> [EXERCISE OBJECTIVE] Repeat everything in the material exactly.

Raw records:
-----
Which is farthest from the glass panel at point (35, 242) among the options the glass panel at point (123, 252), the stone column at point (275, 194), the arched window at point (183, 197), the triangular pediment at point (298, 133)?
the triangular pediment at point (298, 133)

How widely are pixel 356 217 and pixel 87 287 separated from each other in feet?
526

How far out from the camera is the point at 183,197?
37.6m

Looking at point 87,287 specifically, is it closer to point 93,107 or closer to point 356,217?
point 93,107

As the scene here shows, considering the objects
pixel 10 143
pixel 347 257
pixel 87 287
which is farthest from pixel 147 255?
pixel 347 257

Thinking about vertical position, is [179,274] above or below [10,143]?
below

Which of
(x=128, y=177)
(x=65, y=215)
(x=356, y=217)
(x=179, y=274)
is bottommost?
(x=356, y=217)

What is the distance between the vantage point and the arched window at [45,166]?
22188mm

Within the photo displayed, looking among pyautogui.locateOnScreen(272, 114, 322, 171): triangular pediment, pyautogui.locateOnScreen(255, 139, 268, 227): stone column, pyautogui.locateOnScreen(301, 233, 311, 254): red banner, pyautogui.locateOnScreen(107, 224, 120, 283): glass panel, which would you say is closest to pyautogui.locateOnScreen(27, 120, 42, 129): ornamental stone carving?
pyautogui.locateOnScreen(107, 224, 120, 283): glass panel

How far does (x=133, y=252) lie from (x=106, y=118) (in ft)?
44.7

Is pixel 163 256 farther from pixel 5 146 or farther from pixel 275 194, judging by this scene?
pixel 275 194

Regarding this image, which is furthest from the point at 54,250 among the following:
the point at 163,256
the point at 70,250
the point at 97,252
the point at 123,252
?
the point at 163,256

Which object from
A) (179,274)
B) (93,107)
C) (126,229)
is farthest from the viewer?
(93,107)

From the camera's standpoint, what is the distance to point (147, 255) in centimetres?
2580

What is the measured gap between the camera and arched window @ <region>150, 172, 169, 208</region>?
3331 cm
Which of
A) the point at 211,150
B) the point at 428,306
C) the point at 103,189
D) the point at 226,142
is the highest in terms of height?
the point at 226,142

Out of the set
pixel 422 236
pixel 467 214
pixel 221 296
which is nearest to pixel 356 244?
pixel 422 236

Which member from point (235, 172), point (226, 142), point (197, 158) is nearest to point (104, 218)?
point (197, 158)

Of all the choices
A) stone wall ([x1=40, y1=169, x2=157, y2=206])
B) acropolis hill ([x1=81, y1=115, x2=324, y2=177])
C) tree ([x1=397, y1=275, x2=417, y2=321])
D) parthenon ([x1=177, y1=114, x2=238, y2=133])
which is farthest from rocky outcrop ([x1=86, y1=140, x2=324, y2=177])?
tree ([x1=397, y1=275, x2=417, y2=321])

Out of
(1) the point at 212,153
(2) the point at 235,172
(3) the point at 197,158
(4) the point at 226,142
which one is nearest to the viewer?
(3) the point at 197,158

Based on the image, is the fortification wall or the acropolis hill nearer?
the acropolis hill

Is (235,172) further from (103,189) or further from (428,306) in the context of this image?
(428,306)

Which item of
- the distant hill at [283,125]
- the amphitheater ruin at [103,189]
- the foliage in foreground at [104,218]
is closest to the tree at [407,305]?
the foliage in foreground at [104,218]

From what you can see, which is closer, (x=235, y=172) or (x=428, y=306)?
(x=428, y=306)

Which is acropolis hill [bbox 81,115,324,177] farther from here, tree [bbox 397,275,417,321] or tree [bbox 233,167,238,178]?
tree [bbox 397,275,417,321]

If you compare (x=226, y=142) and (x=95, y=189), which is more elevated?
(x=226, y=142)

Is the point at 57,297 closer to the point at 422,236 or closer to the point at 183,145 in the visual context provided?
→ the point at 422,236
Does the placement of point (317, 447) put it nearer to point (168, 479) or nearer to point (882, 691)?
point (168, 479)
-----
> [FINISHED EXERCISE]
Which is farthest from the glass panel at point (35, 242) among the options the glass panel at point (123, 252), the stone column at point (275, 194), the arched window at point (183, 197), the triangular pediment at point (298, 133)?
the triangular pediment at point (298, 133)

How widely are pixel 356 217 and pixel 87 287 separated from each other in feet?
526

How far out from the camera is the point at 183,197?
37.6m

Looking at point 87,287 specifically, is it closer to point 93,107 or closer to point 356,217?
point 93,107

As the scene here shows, considering the objects
pixel 10 143
pixel 347 257
pixel 87 287
which is farthest from pixel 147 255?
pixel 347 257

Thinking about vertical position, is [179,274] above or below [10,143]?
below

Which of
(x=128, y=177)
(x=65, y=215)
(x=356, y=217)
(x=179, y=274)
is bottommost?
(x=356, y=217)

What is the distance between the vantage point and the arched window at [45,166]?
22188mm

Within the photo displayed, looking among pyautogui.locateOnScreen(272, 114, 322, 171): triangular pediment, pyautogui.locateOnScreen(255, 139, 268, 227): stone column, pyautogui.locateOnScreen(301, 233, 311, 254): red banner, pyautogui.locateOnScreen(107, 224, 120, 283): glass panel, which would you say is closest to pyautogui.locateOnScreen(27, 120, 42, 129): ornamental stone carving?
pyautogui.locateOnScreen(107, 224, 120, 283): glass panel

How far does (x=133, y=252) lie from (x=106, y=118) (in ft)?
44.7

Is pixel 163 256 farther from pixel 5 146 or farther from pixel 275 194, judging by this scene?
pixel 275 194

Regarding this image, which is furthest from the point at 54,250 among the following:
the point at 163,256
the point at 70,250
the point at 97,252
the point at 123,252
?
the point at 163,256

Which object from
A) (179,274)
B) (93,107)
C) (126,229)
is farthest from the viewer?
(93,107)

From the camera's standpoint, what is the distance to point (147, 255) in centimetres?
2580

What is the measured gap between the camera and arched window @ <region>150, 172, 169, 208</region>?
3331 cm
Which of
A) the point at 211,150
B) the point at 428,306
C) the point at 103,189
D) the point at 226,142
is the highest in terms of height?
the point at 226,142

Out of the set
pixel 422 236
pixel 467 214
pixel 221 296
which is nearest to pixel 356 244?
pixel 422 236

Which member from point (235, 172), point (226, 142), point (197, 158) is nearest to point (104, 218)?
point (197, 158)

Of all the choices
A) stone wall ([x1=40, y1=169, x2=157, y2=206])
B) acropolis hill ([x1=81, y1=115, x2=324, y2=177])
C) tree ([x1=397, y1=275, x2=417, y2=321])
D) parthenon ([x1=177, y1=114, x2=238, y2=133])
which is farthest from rocky outcrop ([x1=86, y1=140, x2=324, y2=177])?
tree ([x1=397, y1=275, x2=417, y2=321])

Out of
(1) the point at 212,153
(2) the point at 235,172
(3) the point at 197,158
(4) the point at 226,142
which one is nearest to the viewer?
(3) the point at 197,158

Based on the image, is the fortification wall or the acropolis hill nearer?
the acropolis hill

Is (235,172) further from (103,189) or further from (428,306) in the context of this image?
(428,306)

Which item of
- the distant hill at [283,125]
- the amphitheater ruin at [103,189]
- the foliage in foreground at [104,218]
is closest to the tree at [407,305]?
the foliage in foreground at [104,218]

From what you can see, which is closer, (x=235, y=172) or (x=428, y=306)?
(x=428, y=306)

Which is acropolis hill [bbox 81,115,324,177] farther from here, tree [bbox 397,275,417,321] or tree [bbox 233,167,238,178]?
tree [bbox 397,275,417,321]

If you compare (x=226, y=142) and (x=95, y=189), which is more elevated?
(x=226, y=142)

Is the point at 57,297 closer to the point at 422,236 or closer to the point at 183,145 in the visual context provided?
→ the point at 422,236
Does the placement of point (317, 447) put it nearer to point (168, 479) or nearer to point (882, 691)?
point (168, 479)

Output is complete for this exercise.